Questions to answer:
1. Do these statements agree with the Lauvrière biography? (a) Lauvrière was born in Avranches in Normandy. (b) He completed his tertiary studies in Paris. (c) Studying Longfellow's poem Evangeline led him to take an interest in Acadian history. For each, answer yes or no and quote the words of the biography that decide it.
2. Can you continue the Lauvrière biography from its last sentence?

Quoted passage:
^^^^

Émile-Joseph Lauvrière (1866 – 1954) was a French historian known for his research into Edgar Allan Poe, and the French-speaking North American Acadia colony and its people.

== Biography ==
Lauvrière was born on 3 December 1866, in Avranches in Normandy.

He began his tertiary studies in Paris and completed them in London. He obtained a doctorate in literature, specifically in English literature. Lauvrière wrote a dissertation on Edgar Allan Poe, entitled Edgar Poe, un génie morbide (Edgar Poe: A Morbid Genius) which was later published under the title Edgar Poe, sa vie et son œuvre ; étude de psychologie pathologique (Paris: Alcan, 1904). He then wrote a biography of Alfred de Vigny, before embarking on a similar course of study of Tennyson's poetry.

While studying Evangeline, Longfellow's poem of an Acadian girl during the time of the Expulsion of the Acadians, Lauvrière became interested in the history of the Acadian people. This new research subject led him to publish La Tragédie d'un peuple; histoire du peuple acadien de ses origines à nos jours (The Tragedy of a People; History of the Acadian People from its Origins to the Present Day) (1922).

Lauvrière would spend the next three decades studying Acadian history. However, he didn't just carry out academic research, Lauvrière also founded the Comité France-Acadie society dedicated to providing grants to Acadians who wished to complete their studies in France, as well as sending French-language books to Acadia.

Lauvrière died in Paris in 1954.

== Reviews ==
Abbé A. Couillard-Després wrote the book "En Marge de la Tragédie d’un Peuple de M. Emile Lauvrière, ou Erreurs sur l’histoire de l’Acadie réfutées" ("On the Margins of the Tragedy of a People by Mr. Emile Lauvrière, or Errors on the History of Acadia Refuted" critiquing Lauvrière's La Tragédie d'un peuple histoire du peuple acadien de ses origines à nos jours (The Tragedy of a People; History of the Acadian People from its Origins to the Present Day) (1922).

^^^^

Items listed in a dataset
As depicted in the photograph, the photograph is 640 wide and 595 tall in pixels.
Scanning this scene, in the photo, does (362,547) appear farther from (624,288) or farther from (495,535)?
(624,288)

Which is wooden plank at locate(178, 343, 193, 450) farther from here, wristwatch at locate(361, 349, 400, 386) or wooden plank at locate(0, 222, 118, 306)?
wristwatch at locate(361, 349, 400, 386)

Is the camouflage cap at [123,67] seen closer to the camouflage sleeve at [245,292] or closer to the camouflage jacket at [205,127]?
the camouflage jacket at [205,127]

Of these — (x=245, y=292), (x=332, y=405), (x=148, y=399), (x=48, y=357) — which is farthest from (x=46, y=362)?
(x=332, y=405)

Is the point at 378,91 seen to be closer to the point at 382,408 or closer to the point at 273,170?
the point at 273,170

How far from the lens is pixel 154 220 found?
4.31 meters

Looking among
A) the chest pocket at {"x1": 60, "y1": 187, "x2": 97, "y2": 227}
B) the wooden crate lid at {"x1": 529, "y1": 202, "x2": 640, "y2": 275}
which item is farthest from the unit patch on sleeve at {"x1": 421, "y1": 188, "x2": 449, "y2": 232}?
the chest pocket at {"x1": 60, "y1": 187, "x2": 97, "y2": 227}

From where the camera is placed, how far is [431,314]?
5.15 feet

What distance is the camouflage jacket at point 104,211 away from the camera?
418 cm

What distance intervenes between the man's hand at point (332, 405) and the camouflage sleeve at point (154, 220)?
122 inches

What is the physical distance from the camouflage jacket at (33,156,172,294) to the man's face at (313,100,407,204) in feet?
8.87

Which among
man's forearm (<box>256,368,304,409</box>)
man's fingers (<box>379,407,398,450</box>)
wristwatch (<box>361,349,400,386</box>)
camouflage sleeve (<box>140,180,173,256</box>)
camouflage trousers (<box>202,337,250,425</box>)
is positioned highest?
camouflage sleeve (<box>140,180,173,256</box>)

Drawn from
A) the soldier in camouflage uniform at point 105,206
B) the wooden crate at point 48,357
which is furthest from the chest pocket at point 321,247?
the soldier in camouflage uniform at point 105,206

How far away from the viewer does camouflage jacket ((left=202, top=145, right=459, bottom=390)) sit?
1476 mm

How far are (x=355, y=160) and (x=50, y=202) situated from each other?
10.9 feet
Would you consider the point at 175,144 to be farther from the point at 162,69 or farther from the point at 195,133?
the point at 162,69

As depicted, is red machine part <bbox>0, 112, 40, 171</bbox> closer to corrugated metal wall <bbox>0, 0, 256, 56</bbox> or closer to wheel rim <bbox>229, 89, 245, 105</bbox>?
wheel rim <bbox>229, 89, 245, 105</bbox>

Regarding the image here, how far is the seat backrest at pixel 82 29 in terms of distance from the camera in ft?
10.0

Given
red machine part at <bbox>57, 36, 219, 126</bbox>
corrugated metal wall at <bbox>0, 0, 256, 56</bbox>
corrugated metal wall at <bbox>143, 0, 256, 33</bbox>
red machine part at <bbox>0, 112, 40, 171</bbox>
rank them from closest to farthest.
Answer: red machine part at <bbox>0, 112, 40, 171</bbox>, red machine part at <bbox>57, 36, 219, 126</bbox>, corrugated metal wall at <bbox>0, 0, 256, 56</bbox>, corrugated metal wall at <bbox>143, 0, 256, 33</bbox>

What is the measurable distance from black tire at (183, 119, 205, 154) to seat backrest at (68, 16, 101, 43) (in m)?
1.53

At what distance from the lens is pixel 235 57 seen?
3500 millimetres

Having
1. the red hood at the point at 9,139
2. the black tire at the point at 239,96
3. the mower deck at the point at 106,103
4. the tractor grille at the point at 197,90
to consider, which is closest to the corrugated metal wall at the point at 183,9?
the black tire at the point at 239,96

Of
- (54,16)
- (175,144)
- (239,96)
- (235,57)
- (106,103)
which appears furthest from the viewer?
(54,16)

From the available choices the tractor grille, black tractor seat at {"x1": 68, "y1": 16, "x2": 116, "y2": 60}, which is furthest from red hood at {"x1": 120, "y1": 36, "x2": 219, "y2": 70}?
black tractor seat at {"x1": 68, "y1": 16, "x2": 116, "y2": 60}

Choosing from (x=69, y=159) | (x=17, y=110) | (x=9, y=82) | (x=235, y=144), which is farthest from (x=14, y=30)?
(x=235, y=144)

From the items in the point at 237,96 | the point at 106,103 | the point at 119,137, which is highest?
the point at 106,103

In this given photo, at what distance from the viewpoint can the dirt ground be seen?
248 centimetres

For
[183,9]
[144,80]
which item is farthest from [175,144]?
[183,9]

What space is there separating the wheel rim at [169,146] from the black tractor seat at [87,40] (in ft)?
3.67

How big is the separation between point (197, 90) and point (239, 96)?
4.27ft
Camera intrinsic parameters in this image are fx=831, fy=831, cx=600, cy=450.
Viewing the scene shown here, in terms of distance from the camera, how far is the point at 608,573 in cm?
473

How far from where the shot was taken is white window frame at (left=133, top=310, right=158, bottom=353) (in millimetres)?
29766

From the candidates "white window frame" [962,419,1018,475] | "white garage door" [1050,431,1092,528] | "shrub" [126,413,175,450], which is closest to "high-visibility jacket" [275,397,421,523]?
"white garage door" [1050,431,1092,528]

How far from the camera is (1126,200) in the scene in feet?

^^^^

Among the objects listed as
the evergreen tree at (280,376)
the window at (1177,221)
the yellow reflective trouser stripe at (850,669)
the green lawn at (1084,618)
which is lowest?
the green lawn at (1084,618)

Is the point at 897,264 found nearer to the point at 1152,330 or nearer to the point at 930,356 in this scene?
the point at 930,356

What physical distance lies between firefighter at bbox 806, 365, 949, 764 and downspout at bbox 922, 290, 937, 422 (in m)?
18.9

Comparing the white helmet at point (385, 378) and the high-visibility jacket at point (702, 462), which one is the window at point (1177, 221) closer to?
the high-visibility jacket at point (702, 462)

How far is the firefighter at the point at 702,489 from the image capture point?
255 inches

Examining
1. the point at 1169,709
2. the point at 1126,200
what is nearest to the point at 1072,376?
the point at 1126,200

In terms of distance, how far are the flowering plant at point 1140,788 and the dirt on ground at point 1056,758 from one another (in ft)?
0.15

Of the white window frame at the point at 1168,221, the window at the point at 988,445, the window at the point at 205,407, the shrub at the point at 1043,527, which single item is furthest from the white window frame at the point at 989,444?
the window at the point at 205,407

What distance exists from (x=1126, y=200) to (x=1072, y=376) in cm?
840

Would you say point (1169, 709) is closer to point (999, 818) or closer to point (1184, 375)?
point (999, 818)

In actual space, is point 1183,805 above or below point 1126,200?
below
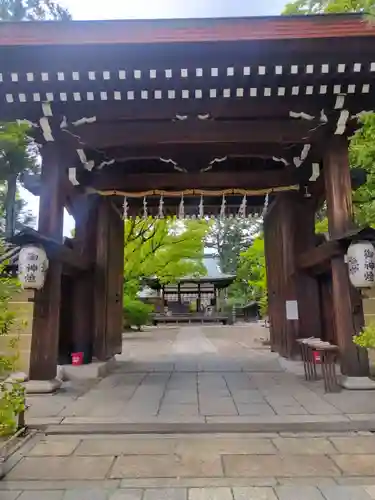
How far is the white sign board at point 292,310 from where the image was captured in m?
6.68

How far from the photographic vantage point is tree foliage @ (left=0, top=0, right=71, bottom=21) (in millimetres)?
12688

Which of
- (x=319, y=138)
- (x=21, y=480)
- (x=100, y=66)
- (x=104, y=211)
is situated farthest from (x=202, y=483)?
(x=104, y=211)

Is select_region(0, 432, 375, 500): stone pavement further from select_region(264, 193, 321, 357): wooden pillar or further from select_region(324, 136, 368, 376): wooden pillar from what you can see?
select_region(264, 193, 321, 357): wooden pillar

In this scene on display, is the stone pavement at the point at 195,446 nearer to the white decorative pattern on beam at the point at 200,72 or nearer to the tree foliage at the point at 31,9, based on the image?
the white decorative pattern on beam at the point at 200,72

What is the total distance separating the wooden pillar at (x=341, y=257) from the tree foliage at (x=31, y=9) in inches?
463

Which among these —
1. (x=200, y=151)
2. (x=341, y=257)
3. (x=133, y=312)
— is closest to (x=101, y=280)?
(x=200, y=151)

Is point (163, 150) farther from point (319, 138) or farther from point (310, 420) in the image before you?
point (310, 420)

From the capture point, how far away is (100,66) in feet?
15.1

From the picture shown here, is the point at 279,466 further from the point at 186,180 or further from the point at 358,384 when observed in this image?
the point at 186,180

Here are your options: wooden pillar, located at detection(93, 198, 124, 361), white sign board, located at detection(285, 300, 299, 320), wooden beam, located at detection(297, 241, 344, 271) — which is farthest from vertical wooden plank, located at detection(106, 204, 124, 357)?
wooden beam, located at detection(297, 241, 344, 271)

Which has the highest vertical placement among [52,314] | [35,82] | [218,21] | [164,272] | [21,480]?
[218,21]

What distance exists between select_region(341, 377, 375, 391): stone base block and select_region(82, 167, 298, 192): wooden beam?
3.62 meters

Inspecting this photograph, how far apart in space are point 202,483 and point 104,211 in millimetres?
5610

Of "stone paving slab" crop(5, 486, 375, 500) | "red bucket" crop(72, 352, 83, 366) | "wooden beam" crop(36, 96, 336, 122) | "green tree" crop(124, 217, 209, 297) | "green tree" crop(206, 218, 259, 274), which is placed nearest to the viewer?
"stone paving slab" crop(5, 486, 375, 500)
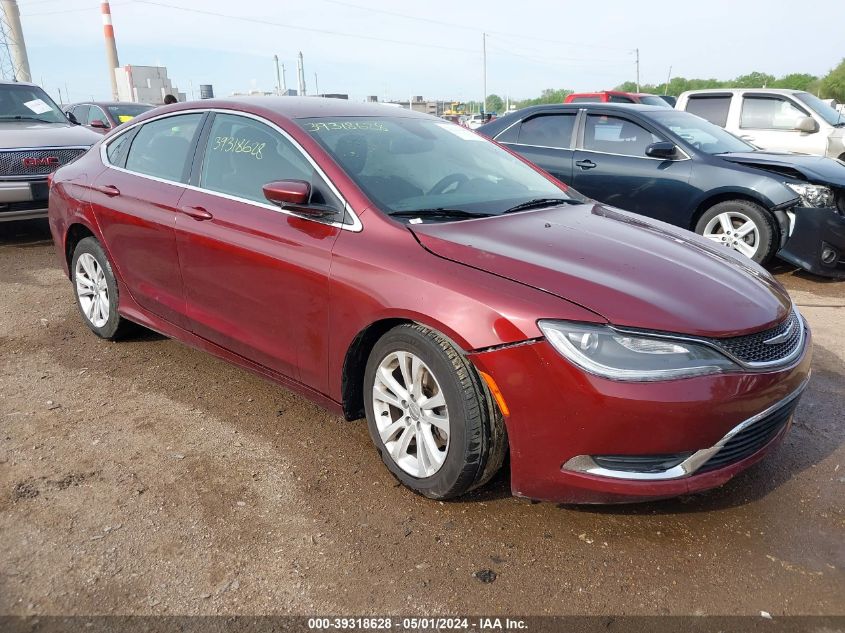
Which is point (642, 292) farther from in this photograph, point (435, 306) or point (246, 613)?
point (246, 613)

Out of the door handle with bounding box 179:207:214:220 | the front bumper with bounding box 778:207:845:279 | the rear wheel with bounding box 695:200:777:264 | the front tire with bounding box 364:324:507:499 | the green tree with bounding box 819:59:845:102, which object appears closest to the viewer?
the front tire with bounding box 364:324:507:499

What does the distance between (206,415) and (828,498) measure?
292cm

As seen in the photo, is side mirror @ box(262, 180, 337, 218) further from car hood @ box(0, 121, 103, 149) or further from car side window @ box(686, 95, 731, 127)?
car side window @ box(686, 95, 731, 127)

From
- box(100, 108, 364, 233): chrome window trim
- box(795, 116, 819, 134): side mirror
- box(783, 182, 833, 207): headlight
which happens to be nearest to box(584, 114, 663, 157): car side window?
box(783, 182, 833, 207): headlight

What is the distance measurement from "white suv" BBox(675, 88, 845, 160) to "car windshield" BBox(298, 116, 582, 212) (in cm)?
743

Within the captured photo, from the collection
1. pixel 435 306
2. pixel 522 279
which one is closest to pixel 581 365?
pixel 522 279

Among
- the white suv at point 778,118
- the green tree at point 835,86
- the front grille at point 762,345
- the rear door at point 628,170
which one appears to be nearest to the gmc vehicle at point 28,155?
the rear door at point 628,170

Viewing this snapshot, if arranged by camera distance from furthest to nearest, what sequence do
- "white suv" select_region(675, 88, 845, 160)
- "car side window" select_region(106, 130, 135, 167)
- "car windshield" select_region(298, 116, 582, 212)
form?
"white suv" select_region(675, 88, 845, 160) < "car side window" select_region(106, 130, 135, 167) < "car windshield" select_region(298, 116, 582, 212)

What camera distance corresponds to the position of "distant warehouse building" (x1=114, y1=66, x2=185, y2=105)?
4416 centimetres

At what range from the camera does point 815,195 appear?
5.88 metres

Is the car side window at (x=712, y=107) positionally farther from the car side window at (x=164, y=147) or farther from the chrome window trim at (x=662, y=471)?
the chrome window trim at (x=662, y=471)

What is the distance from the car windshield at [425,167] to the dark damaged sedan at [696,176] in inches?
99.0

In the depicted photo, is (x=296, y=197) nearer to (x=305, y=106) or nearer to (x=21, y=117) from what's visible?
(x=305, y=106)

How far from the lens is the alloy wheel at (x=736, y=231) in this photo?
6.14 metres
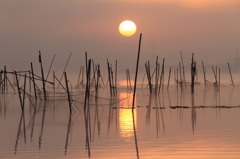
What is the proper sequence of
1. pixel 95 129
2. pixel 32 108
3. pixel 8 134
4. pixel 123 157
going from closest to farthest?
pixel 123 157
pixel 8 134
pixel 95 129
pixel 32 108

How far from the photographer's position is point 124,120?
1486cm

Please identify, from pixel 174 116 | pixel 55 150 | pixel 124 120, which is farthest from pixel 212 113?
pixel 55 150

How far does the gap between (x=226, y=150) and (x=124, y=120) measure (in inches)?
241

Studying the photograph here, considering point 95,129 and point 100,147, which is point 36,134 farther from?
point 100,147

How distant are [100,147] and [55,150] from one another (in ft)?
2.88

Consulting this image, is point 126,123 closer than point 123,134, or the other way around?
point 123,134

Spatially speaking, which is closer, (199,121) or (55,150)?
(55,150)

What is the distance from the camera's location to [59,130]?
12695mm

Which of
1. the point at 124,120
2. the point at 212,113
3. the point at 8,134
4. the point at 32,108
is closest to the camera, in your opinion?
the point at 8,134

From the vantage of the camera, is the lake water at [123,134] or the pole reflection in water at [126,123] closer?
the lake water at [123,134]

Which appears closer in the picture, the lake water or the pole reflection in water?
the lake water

^^^^

Responses per task:
1.
(a) Yes: "Lauvrière was born on 3 December 1866, in Avranches in Normandy."
(b) No: "He began his tertiary studies in Paris and completed them in London."
(c) Yes: "While studying Evangeline, Longfellow's poem of an Acadian girl during the time of the Expulsion of the Acadians, Lauvrière became interested in the history of the Acadian people."

2.
In the Canadian Historical Review's review of Couillard-Després's book, the author concurs that a chief flaw of Lauvrière's 1922 text is that it relies heavily on [Célestin] Moreau's History of Acadia going so far as to repeat one of Moreau's errors.

In his review of Lauvrière's Histoire de la Louisiane française (History of French Louisiana), Angel Mauvaud in the Bulletin Hispanique provides a three-page rundown of the book, noting the books coverage of three groups of French communities in Louisiana and suggesting that "it would be desirable for a similar work to be undertaken on the subject of the Spanish 'survivors' in a country where the names of many states or localities recall their origins".

== Publications ==
- Alfred de Vigny ; sa vie et son œuvre, Paris A. Colin, 1909.
- Repetition and parallelism in Tennyson, Londres, H. Frowde ; Oxford university press, 1910.
- La Tragédie d'un peuple histoire du peuple acadien de ses origines à nos jours, Paris, Bossard, 1922.
- Deux Traîtres d'Acadie et leur victime : les Latour père et fils et Charles d'Aulnaie, Montréal, Granger frères, 1932.
- Histoire de la Louisiane française, 1673-1939, Paris, Librairie Orientale et Américaine, 1940.
- Brève Histoire tragique du peuple acadien : son martyr et sa résurrection, Paris, A. Maisonneuve, 1947.
- Autobiographie, Memramcook, Université Saint-Joseph, 1952.